LES COMBATS DE L'ÉCLUSE
Au début de 1604, les forces espagnoles avaient conquis plusieurs bastions stratégiques. En mars mourut le commandant défenseur Van Loon. Face aux avancées de Spinola, Maurice de Nassau organisa une offensive parallèle pour prendre L'Écluse (Sluis), défendue par Luis de Velasco. Cette manœuvre menaçait d'interrompre le siège d'Ostende.
Néanmoins, les troupes espagnoles maintinrent leur offensive. En mai et juin, elles prirent le Bastion du Porc-épic. Pendant ce temps, les forces hollandaises prirent L'Écluse, l'Espagne perdant un port stratégique, car les efforts de secours de Spinola s'avérèrent infructueux.
ASSAUT FINAL ET REDDITION
Face aux progrès à Ostende, Ambrogio Spinola décida de lancer l'assaut définitif. En septembre 1604, les Tercios prirent le bastion de la Colline de Sable, la dernière position défensive clé. Le commandant Daniel d’Hertaing choisit de négocier la reddition.


À gauche, Ambrogio Spinola vers 1609. À droite, Daniel d’Hertaing, dernier défenseur d'Ostende. Source : Wikipedia / CC
Le 20 septembre, après quatre ans de siège, Ostende capitula. La ville était rasée. Le passage fut accordé aux défenseurs, qui sortirent avec leurs étendards.
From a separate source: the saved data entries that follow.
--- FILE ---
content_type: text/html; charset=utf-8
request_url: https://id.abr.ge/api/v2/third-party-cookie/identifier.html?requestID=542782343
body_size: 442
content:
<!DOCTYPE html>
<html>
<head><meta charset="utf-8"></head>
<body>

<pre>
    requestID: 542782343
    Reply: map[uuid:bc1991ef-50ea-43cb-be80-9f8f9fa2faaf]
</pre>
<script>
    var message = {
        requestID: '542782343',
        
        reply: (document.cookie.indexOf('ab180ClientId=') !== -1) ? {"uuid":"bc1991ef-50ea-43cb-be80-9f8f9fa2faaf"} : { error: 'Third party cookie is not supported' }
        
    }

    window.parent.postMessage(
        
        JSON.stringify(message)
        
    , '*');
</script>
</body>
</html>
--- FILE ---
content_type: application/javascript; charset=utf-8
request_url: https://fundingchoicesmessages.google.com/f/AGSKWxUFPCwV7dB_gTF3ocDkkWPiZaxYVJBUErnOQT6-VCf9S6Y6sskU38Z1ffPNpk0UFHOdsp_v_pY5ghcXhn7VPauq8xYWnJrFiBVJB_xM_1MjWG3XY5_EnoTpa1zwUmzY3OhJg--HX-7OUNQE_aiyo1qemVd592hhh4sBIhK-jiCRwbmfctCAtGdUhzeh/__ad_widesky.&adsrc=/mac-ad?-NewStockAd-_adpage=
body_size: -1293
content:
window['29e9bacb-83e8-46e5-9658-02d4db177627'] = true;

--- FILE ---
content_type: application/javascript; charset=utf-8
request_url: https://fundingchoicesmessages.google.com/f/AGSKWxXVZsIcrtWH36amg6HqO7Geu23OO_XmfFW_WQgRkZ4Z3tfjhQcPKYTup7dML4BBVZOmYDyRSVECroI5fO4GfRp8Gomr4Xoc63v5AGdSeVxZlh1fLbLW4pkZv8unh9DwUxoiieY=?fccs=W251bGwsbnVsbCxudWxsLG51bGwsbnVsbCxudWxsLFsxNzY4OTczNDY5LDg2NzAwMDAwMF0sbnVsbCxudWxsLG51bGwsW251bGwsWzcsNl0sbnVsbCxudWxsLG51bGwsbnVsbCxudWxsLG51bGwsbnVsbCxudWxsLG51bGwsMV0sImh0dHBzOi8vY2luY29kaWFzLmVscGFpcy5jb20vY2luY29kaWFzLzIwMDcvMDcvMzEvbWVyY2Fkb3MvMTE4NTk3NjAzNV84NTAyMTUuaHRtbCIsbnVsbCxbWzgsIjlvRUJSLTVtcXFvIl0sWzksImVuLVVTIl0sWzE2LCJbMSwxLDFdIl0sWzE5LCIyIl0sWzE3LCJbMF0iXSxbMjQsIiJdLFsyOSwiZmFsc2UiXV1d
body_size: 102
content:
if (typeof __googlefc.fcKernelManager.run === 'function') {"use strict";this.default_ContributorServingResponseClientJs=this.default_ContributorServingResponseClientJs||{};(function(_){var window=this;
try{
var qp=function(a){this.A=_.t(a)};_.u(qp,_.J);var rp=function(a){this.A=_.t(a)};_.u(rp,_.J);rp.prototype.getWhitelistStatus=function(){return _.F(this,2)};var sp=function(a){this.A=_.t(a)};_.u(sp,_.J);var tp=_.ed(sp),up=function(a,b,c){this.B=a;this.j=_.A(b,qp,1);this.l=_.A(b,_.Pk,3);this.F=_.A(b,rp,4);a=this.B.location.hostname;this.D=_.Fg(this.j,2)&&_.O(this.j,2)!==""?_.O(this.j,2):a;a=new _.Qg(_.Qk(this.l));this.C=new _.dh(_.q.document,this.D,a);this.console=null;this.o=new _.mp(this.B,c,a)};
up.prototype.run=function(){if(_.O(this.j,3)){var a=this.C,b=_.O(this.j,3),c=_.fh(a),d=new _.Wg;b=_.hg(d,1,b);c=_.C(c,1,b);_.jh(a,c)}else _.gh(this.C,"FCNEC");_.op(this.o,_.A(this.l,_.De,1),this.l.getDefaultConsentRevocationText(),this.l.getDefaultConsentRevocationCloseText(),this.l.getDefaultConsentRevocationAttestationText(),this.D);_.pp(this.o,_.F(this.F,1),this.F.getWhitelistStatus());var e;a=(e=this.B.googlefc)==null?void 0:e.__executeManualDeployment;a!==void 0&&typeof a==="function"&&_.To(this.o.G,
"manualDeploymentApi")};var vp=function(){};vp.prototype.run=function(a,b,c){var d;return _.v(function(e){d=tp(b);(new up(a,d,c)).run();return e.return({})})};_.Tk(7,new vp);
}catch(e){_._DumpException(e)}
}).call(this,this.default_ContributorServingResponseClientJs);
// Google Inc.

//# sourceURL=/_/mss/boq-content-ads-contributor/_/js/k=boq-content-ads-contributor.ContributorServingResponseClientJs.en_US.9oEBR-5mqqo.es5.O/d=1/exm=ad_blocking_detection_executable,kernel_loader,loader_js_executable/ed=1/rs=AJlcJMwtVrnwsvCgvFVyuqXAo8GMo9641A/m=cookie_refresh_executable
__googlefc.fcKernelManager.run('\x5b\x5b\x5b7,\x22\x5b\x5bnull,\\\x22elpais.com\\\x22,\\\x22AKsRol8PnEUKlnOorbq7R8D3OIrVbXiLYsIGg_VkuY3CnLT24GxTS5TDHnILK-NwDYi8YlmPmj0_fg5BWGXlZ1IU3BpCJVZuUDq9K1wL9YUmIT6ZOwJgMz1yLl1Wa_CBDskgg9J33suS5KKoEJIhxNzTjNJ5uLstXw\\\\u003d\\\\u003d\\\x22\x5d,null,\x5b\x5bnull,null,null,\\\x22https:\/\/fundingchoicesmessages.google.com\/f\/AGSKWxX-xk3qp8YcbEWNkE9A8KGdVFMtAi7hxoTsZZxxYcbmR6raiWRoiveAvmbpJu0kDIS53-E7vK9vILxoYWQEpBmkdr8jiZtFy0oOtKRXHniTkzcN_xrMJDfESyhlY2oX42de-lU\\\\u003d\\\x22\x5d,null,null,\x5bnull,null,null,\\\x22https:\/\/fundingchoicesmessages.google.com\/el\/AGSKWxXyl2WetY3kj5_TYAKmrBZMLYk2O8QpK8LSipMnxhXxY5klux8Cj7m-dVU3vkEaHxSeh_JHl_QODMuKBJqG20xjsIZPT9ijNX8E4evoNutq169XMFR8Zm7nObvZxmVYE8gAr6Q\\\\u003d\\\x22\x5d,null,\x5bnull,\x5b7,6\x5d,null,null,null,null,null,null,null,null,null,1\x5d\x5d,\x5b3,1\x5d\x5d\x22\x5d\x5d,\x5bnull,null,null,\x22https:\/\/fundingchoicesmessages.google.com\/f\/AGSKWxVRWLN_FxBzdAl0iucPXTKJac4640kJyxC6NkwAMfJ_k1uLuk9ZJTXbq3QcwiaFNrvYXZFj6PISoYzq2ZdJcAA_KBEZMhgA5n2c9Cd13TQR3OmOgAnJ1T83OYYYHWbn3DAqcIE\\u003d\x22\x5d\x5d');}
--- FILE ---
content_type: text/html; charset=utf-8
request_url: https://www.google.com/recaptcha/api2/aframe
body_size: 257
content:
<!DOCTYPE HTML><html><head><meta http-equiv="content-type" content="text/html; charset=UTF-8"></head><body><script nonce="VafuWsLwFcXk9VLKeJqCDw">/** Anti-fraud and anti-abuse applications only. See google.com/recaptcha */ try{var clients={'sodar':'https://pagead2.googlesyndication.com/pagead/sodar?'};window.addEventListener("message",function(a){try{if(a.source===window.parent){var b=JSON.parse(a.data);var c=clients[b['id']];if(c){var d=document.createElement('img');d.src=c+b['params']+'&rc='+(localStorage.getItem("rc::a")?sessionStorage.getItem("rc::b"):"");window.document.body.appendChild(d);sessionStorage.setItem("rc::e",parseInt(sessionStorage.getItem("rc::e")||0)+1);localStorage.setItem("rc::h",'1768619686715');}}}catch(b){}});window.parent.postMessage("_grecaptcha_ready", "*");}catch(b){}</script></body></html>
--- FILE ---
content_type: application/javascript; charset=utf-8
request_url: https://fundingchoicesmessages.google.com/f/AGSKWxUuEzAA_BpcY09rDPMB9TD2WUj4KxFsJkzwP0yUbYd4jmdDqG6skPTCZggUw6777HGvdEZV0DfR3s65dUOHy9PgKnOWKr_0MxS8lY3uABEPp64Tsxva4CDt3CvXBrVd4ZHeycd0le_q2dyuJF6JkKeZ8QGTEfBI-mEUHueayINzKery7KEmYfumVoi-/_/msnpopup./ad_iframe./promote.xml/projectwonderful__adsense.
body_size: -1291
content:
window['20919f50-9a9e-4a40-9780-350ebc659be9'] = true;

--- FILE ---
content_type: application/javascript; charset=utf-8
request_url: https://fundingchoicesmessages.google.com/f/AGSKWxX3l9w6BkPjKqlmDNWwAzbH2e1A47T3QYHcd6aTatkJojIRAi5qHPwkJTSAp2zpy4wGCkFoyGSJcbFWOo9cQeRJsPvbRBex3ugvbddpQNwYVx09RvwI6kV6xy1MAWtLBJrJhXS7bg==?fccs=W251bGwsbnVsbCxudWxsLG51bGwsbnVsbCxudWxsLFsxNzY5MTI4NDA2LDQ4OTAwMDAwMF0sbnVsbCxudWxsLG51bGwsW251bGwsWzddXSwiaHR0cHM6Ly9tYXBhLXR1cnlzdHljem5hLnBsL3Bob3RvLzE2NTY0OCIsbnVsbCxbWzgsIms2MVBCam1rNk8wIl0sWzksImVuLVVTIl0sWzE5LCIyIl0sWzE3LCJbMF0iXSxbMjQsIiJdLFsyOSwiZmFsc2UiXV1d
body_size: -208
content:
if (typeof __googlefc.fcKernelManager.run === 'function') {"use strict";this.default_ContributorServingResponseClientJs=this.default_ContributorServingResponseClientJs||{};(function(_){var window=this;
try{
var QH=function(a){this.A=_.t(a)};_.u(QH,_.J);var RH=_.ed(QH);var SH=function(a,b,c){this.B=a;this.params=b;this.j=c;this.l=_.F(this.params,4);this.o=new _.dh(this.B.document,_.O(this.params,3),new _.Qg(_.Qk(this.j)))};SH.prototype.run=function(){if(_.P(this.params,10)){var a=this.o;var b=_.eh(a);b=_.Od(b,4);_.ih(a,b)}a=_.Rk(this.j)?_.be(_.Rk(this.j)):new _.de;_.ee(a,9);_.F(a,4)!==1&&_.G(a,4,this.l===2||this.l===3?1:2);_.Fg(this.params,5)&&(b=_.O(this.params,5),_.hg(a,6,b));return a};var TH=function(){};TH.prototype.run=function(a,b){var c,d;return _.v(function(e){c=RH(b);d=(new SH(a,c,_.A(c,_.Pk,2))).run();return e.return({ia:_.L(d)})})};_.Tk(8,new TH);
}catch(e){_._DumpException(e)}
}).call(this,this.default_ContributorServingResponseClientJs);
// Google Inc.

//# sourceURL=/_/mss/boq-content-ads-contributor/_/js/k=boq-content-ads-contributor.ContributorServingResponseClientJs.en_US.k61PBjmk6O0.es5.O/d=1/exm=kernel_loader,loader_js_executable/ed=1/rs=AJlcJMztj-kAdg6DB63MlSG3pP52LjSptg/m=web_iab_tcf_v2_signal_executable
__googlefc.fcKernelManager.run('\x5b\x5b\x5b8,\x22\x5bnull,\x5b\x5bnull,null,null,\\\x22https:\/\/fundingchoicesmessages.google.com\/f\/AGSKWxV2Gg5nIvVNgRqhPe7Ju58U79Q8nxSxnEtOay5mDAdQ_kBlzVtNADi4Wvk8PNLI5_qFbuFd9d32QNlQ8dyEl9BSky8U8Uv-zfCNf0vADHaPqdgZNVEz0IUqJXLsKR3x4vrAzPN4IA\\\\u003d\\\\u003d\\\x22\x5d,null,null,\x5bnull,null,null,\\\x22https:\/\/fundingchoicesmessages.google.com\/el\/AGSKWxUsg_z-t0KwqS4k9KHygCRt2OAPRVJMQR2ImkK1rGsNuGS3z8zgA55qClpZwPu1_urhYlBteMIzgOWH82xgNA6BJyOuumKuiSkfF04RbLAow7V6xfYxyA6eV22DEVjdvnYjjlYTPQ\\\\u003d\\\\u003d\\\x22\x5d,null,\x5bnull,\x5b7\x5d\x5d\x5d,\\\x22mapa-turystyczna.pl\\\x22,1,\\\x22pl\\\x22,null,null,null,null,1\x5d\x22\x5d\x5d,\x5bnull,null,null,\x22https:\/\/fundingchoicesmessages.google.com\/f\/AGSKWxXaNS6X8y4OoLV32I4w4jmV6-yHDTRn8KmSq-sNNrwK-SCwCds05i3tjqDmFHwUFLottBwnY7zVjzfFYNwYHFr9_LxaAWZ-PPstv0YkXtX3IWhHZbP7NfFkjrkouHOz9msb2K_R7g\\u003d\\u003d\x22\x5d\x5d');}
La victoire fut plus symbolique qu'opérationnelle, avec un coût humain extraordinaire.
« Il mourut de notre côté plus de quarante mille soldats entre malades, blessés et de peste... du côté de l'ennemi on tient par leur rapport que les morts dépassèrent les 70 000 hommes... » (Modesto Lafuente, citant Vivanco).
Le siège laissa l'Espagne épuisée. L'Angleterre signa la paix avec l'Espagne, et en 1609 fut signée la Trêve de Douze Ans, consolidant l'indépendance de facto des Provinces-Unies.